Pemkot Bengkulu Dorong Percepatan Realisasi Belanja Daerah untuk Jaga Stabilitas Ekonomi
JurnalBengkulu.com, Bengkulu – Asisten II Setda Kota Bengkulu bersama Staf Ahli, perwakilan Kejaksaan Negeri Bengkulu, Kabag Ekonomi, BPS Kota Bengkulu, serta Inspektorat mengikuti Rapat Koordinasi Pusat dan Daerah (Pusda TPID) secara virtual melalui Zoom Meeting di ruang Monitoring Center Kota Bengkulu, Senin (20/10/2025).

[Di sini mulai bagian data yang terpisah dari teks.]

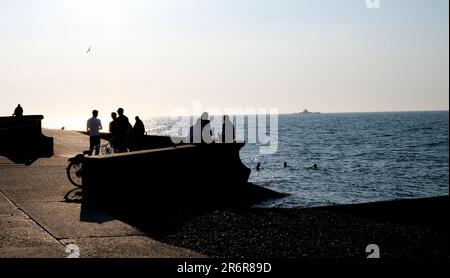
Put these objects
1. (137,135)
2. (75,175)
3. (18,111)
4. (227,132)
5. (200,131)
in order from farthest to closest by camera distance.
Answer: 1. (18,111)
2. (137,135)
3. (227,132)
4. (200,131)
5. (75,175)

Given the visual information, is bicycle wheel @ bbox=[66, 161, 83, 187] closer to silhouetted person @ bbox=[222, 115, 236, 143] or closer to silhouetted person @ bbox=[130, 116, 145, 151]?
silhouetted person @ bbox=[130, 116, 145, 151]

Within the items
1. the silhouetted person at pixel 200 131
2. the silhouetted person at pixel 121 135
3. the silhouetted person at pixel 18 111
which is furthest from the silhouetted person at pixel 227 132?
the silhouetted person at pixel 18 111

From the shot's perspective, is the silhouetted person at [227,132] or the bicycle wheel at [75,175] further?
the silhouetted person at [227,132]

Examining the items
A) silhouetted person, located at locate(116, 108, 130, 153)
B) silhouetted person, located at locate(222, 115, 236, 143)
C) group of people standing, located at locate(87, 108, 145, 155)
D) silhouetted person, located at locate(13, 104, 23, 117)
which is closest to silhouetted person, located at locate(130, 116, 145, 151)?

Rakor tersebut membahas upaya percepatan realisasi belanja daerah guna menjaga stabilitas dan pertumbuhan ekonomi nasional. Pemerintah menekankan pentingnya percepatan penyerapan anggaran agar dapat memberikan stimulus positif bagi perekonomian masyarakat.

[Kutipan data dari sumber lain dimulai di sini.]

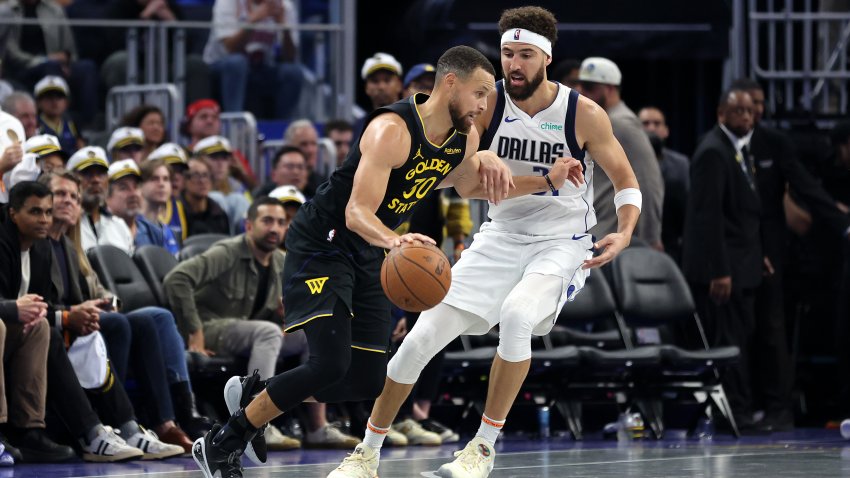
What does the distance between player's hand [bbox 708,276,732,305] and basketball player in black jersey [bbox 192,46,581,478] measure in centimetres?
457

Belanja pemerintah daerah menjadi salah satu faktor kunci dalam menjaga daya beli masyarakat serta memastikan perputaran ekonomi tetap terjaga, terutama menjelang akhir tahun anggaran.
Dalam paparan rakor, disampaikan bahwa inflasi di 25 provinsi berada dalam kisaran target nasional. Kondisi ini menunjukkan keterjangkauan harga di sebagian besar wilayah masih terjaga, didukung oleh kelancaran distribusi serta kerja sama perdagangan antar daerah. Adapun Maluku Utara menjadi satu-satunya provinsi yang belum masuk dalam data pemantauan inflasi tersebut.
Sinergi antara pemerintah pusat dan daerah dinilai sangat penting dalam menjaga stabilitas harga dan ketersediaan pasokan barang, sehingga kebijakan pengendalian inflasi dapat dilaksanakan secara tepat dan terukur.
Melalui rakor ini, diharapkan pemerintah daerah dapat menindaklanjuti hasil pembahasan dengan langkah konkret untuk mempercepat pelaksanaan program dan kegiatan. Dengan demikian, realisasi anggaran dapat optimal dan memberikan manfaat nyata bagi masyarakat.